# Work to do
Please copy out every line of the records below verbatim, omitting the pictures.
>> begin Data rows
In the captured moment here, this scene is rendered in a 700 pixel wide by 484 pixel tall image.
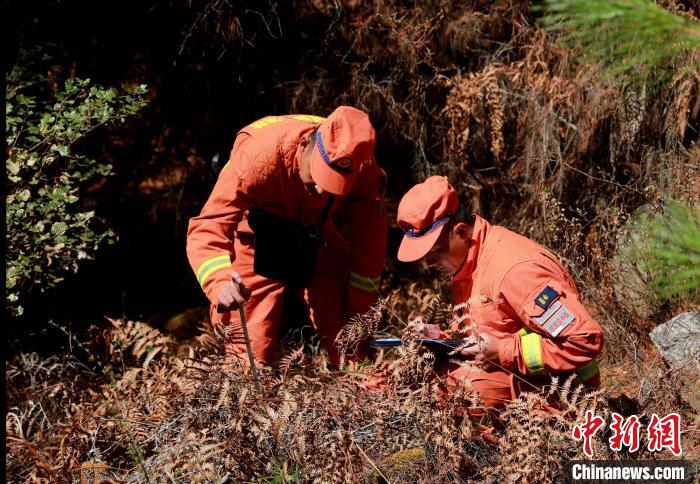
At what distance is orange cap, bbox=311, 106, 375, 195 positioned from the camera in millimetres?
3721

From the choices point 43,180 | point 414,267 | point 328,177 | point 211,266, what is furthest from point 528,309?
point 43,180

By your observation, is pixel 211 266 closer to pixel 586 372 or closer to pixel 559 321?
pixel 559 321

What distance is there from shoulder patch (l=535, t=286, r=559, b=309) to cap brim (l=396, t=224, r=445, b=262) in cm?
59

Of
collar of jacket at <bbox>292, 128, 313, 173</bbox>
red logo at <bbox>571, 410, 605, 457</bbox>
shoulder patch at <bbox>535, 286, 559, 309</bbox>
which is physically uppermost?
collar of jacket at <bbox>292, 128, 313, 173</bbox>

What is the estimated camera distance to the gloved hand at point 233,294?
3576 millimetres

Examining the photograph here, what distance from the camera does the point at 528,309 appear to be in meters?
3.13

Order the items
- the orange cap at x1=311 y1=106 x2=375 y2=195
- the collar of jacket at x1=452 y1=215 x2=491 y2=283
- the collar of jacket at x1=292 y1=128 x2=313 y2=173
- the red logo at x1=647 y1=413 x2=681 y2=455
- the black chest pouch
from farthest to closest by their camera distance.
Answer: the black chest pouch → the collar of jacket at x1=292 y1=128 x2=313 y2=173 → the orange cap at x1=311 y1=106 x2=375 y2=195 → the collar of jacket at x1=452 y1=215 x2=491 y2=283 → the red logo at x1=647 y1=413 x2=681 y2=455

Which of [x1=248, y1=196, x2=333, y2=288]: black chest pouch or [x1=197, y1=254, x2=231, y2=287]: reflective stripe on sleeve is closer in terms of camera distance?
[x1=197, y1=254, x2=231, y2=287]: reflective stripe on sleeve

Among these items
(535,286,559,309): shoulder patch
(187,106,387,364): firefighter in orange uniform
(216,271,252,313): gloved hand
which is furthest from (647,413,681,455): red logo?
(216,271,252,313): gloved hand

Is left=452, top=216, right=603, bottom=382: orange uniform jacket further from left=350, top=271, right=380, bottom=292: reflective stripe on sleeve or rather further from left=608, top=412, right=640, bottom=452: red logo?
left=350, top=271, right=380, bottom=292: reflective stripe on sleeve

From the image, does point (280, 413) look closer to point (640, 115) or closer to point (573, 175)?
point (573, 175)

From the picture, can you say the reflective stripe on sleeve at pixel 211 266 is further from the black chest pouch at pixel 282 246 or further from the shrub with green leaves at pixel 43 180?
the shrub with green leaves at pixel 43 180

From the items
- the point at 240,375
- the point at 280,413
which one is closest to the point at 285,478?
the point at 280,413

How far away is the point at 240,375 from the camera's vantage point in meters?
3.28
>> end Data rows
# Full answer
In the captured moment here, this scene is rendered in a 700 pixel wide by 484 pixel tall image.
At what distance is orange cap, bbox=311, 106, 375, 195 positioned from the camera in millimetres?
3721

From the choices point 43,180 | point 414,267 | point 328,177 | point 211,266, what is furthest from point 528,309?
point 43,180

By your observation, is pixel 211 266 closer to pixel 586 372 or closer to pixel 559 321?
pixel 559 321

What distance is there from shoulder patch (l=535, t=286, r=559, b=309) to cap brim (l=396, t=224, r=445, b=262) in cm?
59

Of
collar of jacket at <bbox>292, 128, 313, 173</bbox>
red logo at <bbox>571, 410, 605, 457</bbox>
shoulder patch at <bbox>535, 286, 559, 309</bbox>
which is physically uppermost?
collar of jacket at <bbox>292, 128, 313, 173</bbox>

What is the estimated camera distance to the gloved hand at point 233,294?
3576 millimetres

Examining the photograph here, what distance from the camera does the point at 528,309 appear to be in meters?
3.13

Order the items
- the orange cap at x1=311 y1=106 x2=375 y2=195
- the collar of jacket at x1=452 y1=215 x2=491 y2=283
- the collar of jacket at x1=292 y1=128 x2=313 y2=173
- the red logo at x1=647 y1=413 x2=681 y2=455
- the black chest pouch
from farthest to closest by their camera distance.
Answer: the black chest pouch → the collar of jacket at x1=292 y1=128 x2=313 y2=173 → the orange cap at x1=311 y1=106 x2=375 y2=195 → the collar of jacket at x1=452 y1=215 x2=491 y2=283 → the red logo at x1=647 y1=413 x2=681 y2=455

Which of [x1=248, y1=196, x2=333, y2=288]: black chest pouch or [x1=197, y1=254, x2=231, y2=287]: reflective stripe on sleeve is closer in terms of camera distance?
[x1=197, y1=254, x2=231, y2=287]: reflective stripe on sleeve

Among these items
(535,286,559,309): shoulder patch
(187,106,387,364): firefighter in orange uniform
(216,271,252,313): gloved hand
which is furthest from (647,413,681,455): red logo?
(216,271,252,313): gloved hand

Is left=452, top=216, right=603, bottom=382: orange uniform jacket further from left=350, top=271, right=380, bottom=292: reflective stripe on sleeve or rather further from left=608, top=412, right=640, bottom=452: red logo?
left=350, top=271, right=380, bottom=292: reflective stripe on sleeve

From the image, does point (280, 413) look closer to point (640, 115) or closer to point (573, 175)?
point (573, 175)

From the picture, can you say the reflective stripe on sleeve at pixel 211 266 is further from the black chest pouch at pixel 282 246 or further from the shrub with green leaves at pixel 43 180?
the shrub with green leaves at pixel 43 180

From the items
- the point at 240,375
- the point at 280,413
which one is closest to the point at 285,478?
the point at 280,413

How far away is the point at 240,375 from the camera's vantage point in meters?
3.28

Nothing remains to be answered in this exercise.